The United States has been given six different options to meet Guernsey’s power needs through 2050.
Route A is described as the most expensive at around £1.9 billion and involves maintaining the current cable to France, via Jersey, and upgrading the diesel generators at Guernsey Electricity’s power station.
Pathway B is for more energy independence and involves generating electricity on the island through solar and wind energy.
Route C is described as renewable energy first, retaining the current cable connection to France via Jersey and increasing the amount of local generation from renewable energy sources such as solar and wind.
Path D is E&I’s preferred route, laying a cable directly to France, in addition to exploring wind and solar generation.
Route E must lay the new cable to France, in addition to more solar energy but without wind energy.

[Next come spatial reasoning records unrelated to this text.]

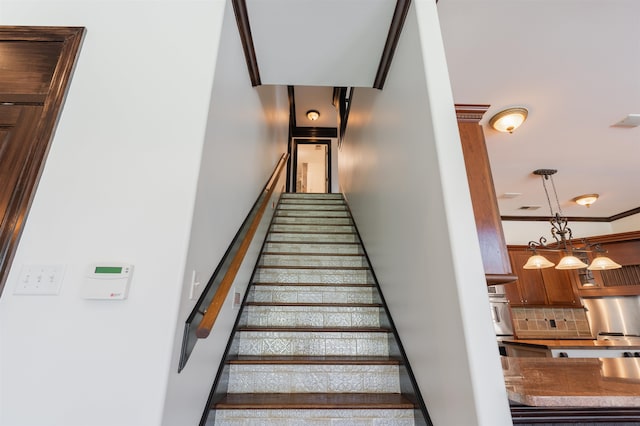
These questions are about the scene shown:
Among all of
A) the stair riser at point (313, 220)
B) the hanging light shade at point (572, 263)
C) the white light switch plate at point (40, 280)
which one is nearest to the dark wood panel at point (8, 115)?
the white light switch plate at point (40, 280)

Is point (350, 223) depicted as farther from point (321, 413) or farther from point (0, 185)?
point (0, 185)

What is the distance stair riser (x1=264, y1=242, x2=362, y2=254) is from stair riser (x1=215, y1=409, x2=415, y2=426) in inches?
67.3

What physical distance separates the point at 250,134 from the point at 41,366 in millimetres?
1869

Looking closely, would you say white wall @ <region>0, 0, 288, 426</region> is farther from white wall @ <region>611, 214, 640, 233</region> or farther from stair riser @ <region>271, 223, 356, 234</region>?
white wall @ <region>611, 214, 640, 233</region>

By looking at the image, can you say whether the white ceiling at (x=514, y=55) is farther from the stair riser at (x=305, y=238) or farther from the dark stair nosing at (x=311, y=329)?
the dark stair nosing at (x=311, y=329)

Pathway F is to invest in innovative technologies alongside proven commercially viable technologies such as solar and wind to grow the economy through the sale of sustainably generated electricity.
Analysis of John Fernandez BBC Guernsey Political Reporter
Don’t expect your bills to fall any time soon, expect them to rise – that’s the message from the person leading this new strategy.
It’s going to be a tough message to sell during a cost-of-living crisis, something E&I is well aware of, especially with an estimated cost to the Treasury of £1.7 billion through 2050.
At a time when stockholders’ messages are relentlessly focused on fiscal restraint, the difficulty of selling these policies to political peers will demonstrate the added cost of not making a decision.
However, this is a high-level strategic policy, not requiring the states to spend huge sums of money immediately, but instead opening the door to private investment, new jobs and new industries – things that the states as a whole would normally be very happy about .
But there’s no doubt that despite the message that the money doesn’t have to come from the United States, some politicians will automatically be put off by the price tag.